_摘录_
──────────────────────────────

关键词:非遗博物馆;展示设计;无形性;活态化
非物质文化遗产来自民间,是祖祖辈辈在生活中保存下来智慧的结晶。传统博物馆的展品展示与传播具有权威性,而非遗博物馆更倾向于关注如何与大众“对话”。来自民间,就要回到百姓的身边,非遗博物馆应定位为共享性质的文化传播场所。非遗博物馆作为非物质文化遗产展示的重要载体,需要展示动态化的表演、技艺过程,甚至是时空状况更为复杂的节日仪式等活动[1]。非遗的展示要求设计者更注重展示动态过程与情景氛围,因此展示内容、媒介、技术手段如何完美契合,成为了非遗展示设计研究所要探讨的主要问题。
一、非遗博物馆发展现状
国际古迹遗址理事会于2008年10月通过的《文化遗产阐释与展示宪章》中强调了文化遗产保护的重要性,以及文化遗产的保护需要公众意识与参与。在文化遗产的交流与传播中,要兼顾无形与有形的结合。非遗的保护与传承不仅仅依靠传承人的坚守与政府文化部门的支持,亦要大众参与其中,因此,非遗的展示场所起到了极为重要的作用。国内省级、市级、县级非遗专题博物馆如雨后春笋般兴建。据悉,浙江省早在2014年就提出要建构包括非遗馆在内的文化“四馆”,已建成非遗馆443座,并希望五至十年内争取在每个市县建成一个综合性非遗馆,每个乡镇建成一个专题非遗馆。截至2019年2月,据不完全统计安徽省现有非遗博物馆场所超过300个,甘肃省已建成非遗馆87个。预计2020年,湖北省建立非遗展示馆的市县约占三成[2]。于2020年3月30日,首座国家级非物质文化遗产博物馆(中国工艺美术馆)建设工程在北京开工,该工程2021年5月21日竣工,总建筑面积约86800平方米[3]。展馆地处北京奥林匹克中心区,是我国非物质文化遗产的展示窗口,面向来自全球各地的友人,树立强大的文化自信。同时,该馆的建立在全国范围内提升了非物质文化遗产的文化地位,构建与百姓间的联系。

──────────────────────────────

_数据条目_
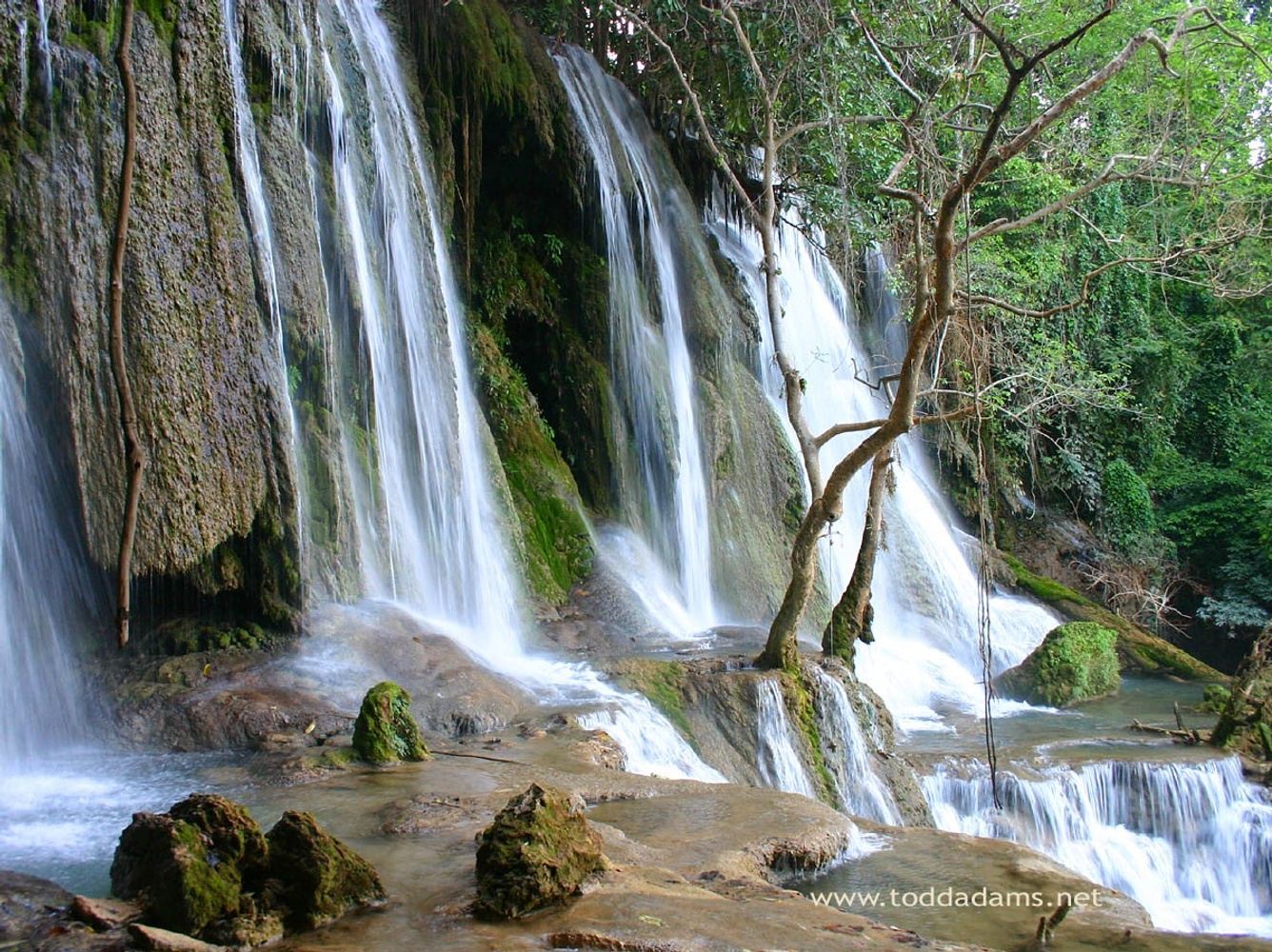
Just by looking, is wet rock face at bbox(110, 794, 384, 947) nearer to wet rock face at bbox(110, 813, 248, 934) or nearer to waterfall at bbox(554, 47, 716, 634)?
wet rock face at bbox(110, 813, 248, 934)

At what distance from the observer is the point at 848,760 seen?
9.12 m

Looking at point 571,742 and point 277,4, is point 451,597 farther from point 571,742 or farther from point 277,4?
point 277,4

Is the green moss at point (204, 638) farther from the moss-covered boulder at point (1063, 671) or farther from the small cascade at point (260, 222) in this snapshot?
the moss-covered boulder at point (1063, 671)

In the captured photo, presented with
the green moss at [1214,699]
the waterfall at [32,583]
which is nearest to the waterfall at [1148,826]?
the green moss at [1214,699]

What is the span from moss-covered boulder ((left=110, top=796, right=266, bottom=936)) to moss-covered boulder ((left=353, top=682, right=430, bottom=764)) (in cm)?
238

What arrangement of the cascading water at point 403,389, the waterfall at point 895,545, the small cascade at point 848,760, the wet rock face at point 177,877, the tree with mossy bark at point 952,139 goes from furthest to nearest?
the waterfall at point 895,545, the cascading water at point 403,389, the small cascade at point 848,760, the tree with mossy bark at point 952,139, the wet rock face at point 177,877

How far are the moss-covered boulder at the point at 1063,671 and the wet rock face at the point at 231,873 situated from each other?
10.9 metres

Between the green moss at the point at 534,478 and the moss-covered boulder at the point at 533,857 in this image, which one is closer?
the moss-covered boulder at the point at 533,857

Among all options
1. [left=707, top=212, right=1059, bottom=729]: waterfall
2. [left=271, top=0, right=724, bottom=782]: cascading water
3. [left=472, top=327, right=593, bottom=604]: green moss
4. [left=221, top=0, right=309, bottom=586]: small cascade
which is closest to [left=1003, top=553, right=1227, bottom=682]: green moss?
[left=707, top=212, right=1059, bottom=729]: waterfall

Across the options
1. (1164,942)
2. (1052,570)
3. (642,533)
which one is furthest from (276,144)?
(1052,570)

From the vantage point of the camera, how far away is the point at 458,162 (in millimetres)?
13422

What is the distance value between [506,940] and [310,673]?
4.37 meters

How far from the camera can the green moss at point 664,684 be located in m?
8.70

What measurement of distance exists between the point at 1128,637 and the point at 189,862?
1553 cm
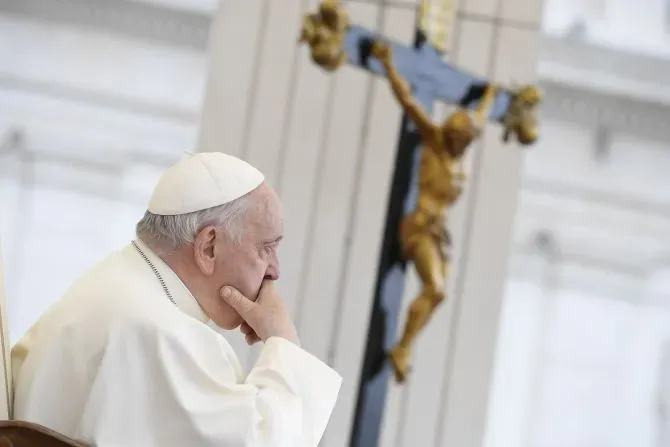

──────────────────────────────

_任务说明_
**1.** 用两句话概括这段关于非遗博物馆的文字。
**2.** 把这段关于非遗博物馆的文字中，“关键词:非遗博物馆;展示设计;无形性;活态化”和“化地位,构建与百姓间的联系。”之间的部分原样复制下来，两端也要包括在内。

_逐项结果_
**1.** 非遗来自民间，非遗博物馆应定位为共享性质的文化传播场所，需要展示动态化的表演、技艺过程等活动，因此展示内容、媒介与技术手段如何契合，成了非遗展示设计要探讨的主要问题。近年来国内各级非遗专题博物馆大量兴建，浙江已建成443座，安徽超过300个，甘肃87个，首座国家级非遗博物馆（中国工艺美术馆）也于2021年5月21日在北京竣工。

**2.**
关键词:非遗博物馆;展示设计;无形性;活态化
非物质文化遗产来自民间,是祖祖辈辈在生活中保存下来智慧的结晶。传统博物馆的展品展示与传播具有权威性,而非遗博物馆更倾向于关注如何与大众“对话”。来自民间,就要回到百姓的身边,非遗博物馆应定位为共享性质的文化传播场所。非遗博物馆作为非物质文化遗产展示的重要载体,需要展示动态化的表演、技艺过程,甚至是时空状况更为复杂的节日仪式等活动[1]。非遗的展示要求设计者更注重展示动态过程与情景氛围,因此展示内容、媒介、技术手段如何完美契合,成为了非遗展示设计研究所要探讨的主要问题。
一、非遗博物馆发展现状
国际古迹遗址理事会于2008年10月通过的《文化遗产阐释与展示宪章》中强调了文化遗产保护的重要性,以及文化遗产的保护需要公众意识与参与。在文化遗产的交流与传播中,要兼顾无形与有形的结合。非遗的保护与传承不仅仅依靠传承人的坚守与政府文化部门的支持,亦要大众参与其中,因此,非遗的展示场所起到了极为重要的作用。国内省级、市级、县级非遗专题博物馆如雨后春笋般兴建。据悉,浙江省早在2014年就提出要建构包括非遗馆在内的文化“四馆”,已建成非遗馆443座,并希望五至十年内争取在每个市县建成一个综合性非遗馆,每个乡镇建成一个专题非遗馆。截至2019年2月,据不完全统计安徽省现有非遗博物馆场所超过300个,甘肃省已建成非遗馆87个。预计2020年,湖北省建立非遗展示馆的市县约占三成[2]。于2020年3月30日,首座国家级非物质文化遗产博物馆(中国工艺美术馆)建设工程在北京开工,该工程2021年5月21日竣工,总建筑面积约86800平方米[3]。展馆地处北京奥林匹克中心区,是我国非物质文化遗产的展示窗口,面向来自全球各地的友人,树立强大的文化自信。同时,该馆的建立在全国范围内提升了非物质文化遗产的文化地位,构建与百姓间的联系。